Key highlights from the event are as follows:
- To recall, company reported standalone earnings of PkR13.8bn (EPS: PkR47.2), largely flat YoY compared to PkR13.7bn (EPS: PkR46.8) in SPLY.
- Company’s consolidated earnings increased by 11%YoY to PkR39.4bn (EPS: PkR134.4), from PkR35.3bn (EPS: PkR120.6) in SPLY, mainly due to improved performance across all subsidiaries.
- Local cement offtakes declined by 14%YoY to 3.0mn tons in 1HFY25, reducing the company’s market share to 16.4% from 17.1% in SPLY. Management attributed this drop to intensified market competition amid lower utilization levels.
- Export offtakes surged by 92%YoY to 1.8mn tons from 0.9mn tons in SPLY, increasing the company’s export market share to 38% from 26% in SPLY. Key export destinations include Africa, Sri Lanka, and Bangladesh.
- Local avg. retention prices stood at PkR16k/ton during 1HFY25. Prices have recently come under pressure due to higher supply and subdued demand, with the North region witnessing a decline of PkR50/bag lately. On the export front, retention prices are PkR9k/ton for Afghanistan, while sea route prices are ~US$41/ton for cement and US$30/ton for clinker.
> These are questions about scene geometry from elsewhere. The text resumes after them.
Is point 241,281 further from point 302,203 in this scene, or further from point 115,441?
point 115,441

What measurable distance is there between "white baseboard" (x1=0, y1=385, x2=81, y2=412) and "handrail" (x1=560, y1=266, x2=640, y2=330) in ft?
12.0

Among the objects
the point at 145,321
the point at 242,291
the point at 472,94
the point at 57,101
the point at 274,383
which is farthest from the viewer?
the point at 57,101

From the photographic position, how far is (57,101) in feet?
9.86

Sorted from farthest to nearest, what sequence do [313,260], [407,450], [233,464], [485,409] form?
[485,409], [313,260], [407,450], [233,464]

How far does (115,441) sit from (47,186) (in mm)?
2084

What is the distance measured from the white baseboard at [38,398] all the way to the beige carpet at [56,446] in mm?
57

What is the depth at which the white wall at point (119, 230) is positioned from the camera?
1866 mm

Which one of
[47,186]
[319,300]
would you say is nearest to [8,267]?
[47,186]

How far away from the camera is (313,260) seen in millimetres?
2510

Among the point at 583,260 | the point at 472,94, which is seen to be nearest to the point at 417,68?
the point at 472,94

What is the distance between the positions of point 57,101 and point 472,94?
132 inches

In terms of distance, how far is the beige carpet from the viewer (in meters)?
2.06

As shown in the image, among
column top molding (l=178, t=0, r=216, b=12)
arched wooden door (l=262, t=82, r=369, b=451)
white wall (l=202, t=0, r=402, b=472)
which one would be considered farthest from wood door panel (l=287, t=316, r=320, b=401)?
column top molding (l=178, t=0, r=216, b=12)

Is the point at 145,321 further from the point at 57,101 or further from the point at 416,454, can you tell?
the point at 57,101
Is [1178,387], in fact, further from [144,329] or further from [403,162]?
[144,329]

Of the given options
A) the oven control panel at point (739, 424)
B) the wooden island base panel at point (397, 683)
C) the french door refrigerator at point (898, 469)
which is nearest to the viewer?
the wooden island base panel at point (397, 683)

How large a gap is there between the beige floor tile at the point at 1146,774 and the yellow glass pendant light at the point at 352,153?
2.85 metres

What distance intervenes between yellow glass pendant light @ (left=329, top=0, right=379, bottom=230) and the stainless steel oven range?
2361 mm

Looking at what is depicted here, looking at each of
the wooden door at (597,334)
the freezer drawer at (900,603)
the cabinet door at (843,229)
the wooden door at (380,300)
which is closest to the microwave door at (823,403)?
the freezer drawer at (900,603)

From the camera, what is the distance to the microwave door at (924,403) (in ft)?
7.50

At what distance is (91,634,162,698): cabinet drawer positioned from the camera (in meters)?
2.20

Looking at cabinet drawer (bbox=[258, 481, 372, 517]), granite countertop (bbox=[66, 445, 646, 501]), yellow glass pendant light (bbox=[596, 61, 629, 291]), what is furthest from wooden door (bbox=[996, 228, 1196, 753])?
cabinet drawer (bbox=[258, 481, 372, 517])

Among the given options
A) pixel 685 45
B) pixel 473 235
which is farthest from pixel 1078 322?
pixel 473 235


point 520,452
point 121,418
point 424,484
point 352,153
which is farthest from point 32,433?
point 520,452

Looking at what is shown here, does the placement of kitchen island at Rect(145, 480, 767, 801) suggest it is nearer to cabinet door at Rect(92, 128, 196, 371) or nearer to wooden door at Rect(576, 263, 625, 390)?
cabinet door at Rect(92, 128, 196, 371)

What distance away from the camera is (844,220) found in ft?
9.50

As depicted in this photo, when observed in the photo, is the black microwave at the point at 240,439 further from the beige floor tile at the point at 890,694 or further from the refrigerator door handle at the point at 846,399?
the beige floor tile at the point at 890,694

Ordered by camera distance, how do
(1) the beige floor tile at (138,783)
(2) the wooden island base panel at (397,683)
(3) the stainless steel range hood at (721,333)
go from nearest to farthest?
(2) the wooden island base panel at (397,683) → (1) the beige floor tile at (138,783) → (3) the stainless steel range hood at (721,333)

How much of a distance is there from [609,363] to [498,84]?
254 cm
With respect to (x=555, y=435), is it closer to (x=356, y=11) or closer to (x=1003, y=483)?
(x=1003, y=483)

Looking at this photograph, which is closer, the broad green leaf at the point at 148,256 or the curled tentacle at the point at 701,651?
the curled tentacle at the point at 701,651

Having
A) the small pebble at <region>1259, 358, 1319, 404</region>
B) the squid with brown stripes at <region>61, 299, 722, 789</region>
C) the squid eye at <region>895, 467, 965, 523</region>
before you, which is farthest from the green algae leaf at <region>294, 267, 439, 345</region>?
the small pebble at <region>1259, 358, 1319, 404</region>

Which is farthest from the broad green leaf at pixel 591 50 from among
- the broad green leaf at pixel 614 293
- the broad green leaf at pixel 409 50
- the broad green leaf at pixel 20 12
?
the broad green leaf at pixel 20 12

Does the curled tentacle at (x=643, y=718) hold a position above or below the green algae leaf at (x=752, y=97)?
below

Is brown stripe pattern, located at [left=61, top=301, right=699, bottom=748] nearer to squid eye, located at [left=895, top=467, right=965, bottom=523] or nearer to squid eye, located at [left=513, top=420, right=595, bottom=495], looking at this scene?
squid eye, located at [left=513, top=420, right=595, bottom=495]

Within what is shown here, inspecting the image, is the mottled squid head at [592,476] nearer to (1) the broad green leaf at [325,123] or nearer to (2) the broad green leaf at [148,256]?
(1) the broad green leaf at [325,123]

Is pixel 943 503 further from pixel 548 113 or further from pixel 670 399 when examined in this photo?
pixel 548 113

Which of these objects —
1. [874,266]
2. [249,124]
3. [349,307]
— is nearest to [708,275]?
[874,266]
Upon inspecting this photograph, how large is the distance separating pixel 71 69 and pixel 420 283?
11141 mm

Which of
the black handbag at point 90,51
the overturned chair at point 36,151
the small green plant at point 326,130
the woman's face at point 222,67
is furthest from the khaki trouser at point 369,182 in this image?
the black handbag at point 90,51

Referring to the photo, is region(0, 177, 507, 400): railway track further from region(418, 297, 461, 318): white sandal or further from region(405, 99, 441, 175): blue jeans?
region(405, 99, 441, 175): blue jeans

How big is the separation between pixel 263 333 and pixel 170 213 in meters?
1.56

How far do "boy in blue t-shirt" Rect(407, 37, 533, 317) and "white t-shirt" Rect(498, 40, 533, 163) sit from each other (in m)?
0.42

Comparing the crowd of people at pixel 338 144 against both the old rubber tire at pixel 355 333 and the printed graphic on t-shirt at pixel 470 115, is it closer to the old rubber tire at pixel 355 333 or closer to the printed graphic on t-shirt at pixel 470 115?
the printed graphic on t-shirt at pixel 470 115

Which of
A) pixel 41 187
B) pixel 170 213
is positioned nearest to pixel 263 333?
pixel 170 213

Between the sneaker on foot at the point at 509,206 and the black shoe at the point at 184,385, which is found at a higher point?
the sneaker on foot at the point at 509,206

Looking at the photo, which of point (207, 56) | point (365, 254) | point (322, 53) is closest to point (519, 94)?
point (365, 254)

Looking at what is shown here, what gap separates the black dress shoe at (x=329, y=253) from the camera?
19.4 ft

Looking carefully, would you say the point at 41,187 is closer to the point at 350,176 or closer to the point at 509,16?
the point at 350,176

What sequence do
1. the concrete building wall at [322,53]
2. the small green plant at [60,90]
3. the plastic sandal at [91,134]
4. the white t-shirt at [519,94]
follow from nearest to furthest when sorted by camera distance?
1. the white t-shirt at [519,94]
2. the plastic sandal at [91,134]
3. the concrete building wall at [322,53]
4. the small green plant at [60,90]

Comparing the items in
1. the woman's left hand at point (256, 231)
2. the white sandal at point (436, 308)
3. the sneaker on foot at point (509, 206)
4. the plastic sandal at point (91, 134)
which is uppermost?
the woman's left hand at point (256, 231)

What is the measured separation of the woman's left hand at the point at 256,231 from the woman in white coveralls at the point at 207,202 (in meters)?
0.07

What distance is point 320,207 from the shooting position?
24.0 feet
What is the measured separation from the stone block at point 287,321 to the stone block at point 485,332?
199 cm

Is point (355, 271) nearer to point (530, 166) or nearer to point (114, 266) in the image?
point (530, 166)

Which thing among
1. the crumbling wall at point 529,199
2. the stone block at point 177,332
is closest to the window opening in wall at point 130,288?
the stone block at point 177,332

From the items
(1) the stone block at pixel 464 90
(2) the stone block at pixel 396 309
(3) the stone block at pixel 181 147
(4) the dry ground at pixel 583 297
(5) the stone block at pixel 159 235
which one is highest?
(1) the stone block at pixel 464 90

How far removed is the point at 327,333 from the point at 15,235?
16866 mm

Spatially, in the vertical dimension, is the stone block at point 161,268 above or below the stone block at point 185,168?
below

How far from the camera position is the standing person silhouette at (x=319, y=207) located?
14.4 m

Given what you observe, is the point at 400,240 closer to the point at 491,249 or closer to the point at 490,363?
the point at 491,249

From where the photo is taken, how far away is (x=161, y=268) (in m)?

- Management guided that weighted avg. coal prices were PkR37k/ton in 1QFY25, which eased to PkR35k/ton in 2QFY25. Moving forward, management foresees coal prices remaining largely stable around the 2QFY25 levels.
- Regarding coal mix, South plant predominantly relies on imported coal, whereas the North plant is more tilted towards local and Afghan coal.
- During the half-year period, a 28.8MW captive wind power project at South plant was successfully commissioned. Following its commissioning, 55% of the power requirement can be met through renewables, including WHR, solar, and wind.
- Looking ahead, management anticipates a delayed recovery in cement demand, expecting FY25 demand growth to remain negative. However, they anticipate local cement prices to improve, especially in the North, with a recovery in demand.
- Management further guided that the chemical and auto segments are expected to track the overall growth of the economy.
- On the foreign cement operations, all plants in Iraq & Congo are operating at 90-95% utilization levels with optimum efficiency.
- Lucky Electric Power Company Ltd. (LEPCL) maintained 100% plant availability during 1HFY25 and aims to improve its merit order and reduce electricity costs with the commencement of Thar coal supply next year.
- Management apprised that the recently approved 5-for-1 stock split aims to enhance liquidity in the market and attract retail investors by making the stock price more accessible.
- We maintain our ‘BUY’ stance on LUCK with a Dec’25 target price of PkR1,965/sh. Our liking on the scrip is supported by: i) improving market share given recent expansion, ii) higher gross margins driven by optimal coal and power mix, and iii) expected recovery in portfolio businesses alongside broader economic improvement.